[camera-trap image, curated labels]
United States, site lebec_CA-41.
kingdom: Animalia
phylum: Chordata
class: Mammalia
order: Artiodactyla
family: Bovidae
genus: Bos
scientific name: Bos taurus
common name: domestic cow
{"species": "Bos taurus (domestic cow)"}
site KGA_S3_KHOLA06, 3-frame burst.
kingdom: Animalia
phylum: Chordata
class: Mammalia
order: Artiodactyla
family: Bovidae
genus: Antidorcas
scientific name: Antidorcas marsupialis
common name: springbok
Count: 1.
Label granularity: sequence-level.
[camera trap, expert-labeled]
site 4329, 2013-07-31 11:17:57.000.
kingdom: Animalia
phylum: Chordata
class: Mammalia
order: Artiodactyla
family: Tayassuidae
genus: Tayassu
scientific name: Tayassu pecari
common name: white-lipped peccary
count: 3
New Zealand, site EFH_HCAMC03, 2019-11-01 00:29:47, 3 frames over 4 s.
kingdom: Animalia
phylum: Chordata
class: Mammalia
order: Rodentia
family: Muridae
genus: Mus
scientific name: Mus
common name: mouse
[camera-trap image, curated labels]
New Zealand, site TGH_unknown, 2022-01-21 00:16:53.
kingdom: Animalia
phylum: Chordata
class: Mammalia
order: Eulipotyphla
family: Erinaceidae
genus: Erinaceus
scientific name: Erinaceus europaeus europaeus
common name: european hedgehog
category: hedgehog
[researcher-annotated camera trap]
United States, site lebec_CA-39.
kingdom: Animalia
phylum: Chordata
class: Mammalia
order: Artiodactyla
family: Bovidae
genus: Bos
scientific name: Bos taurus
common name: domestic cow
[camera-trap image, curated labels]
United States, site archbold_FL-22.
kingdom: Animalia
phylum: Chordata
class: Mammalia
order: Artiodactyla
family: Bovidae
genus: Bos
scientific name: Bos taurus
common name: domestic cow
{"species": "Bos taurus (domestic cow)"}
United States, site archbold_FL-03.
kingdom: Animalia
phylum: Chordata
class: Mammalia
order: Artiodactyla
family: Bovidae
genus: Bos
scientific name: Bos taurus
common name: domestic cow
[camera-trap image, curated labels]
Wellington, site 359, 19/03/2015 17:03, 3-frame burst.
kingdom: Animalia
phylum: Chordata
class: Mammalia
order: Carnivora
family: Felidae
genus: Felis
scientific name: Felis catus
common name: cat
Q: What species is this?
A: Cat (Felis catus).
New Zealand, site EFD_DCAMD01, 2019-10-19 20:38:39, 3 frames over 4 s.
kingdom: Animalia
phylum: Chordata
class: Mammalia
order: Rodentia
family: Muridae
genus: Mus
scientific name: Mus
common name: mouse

^^^^^^^^

* _Instructions to follow_
Reproduce every line of the material above that has the string "frames".

* _Answer to this exercise_
New Zealand, site EFH_HCAMC03, 2019-11-01 00:29:47, 3 frames over 4 s.
New Zealand, site EFD_DCAMD01, 2019-10-19 20:38:39, 3 frames over 4 s.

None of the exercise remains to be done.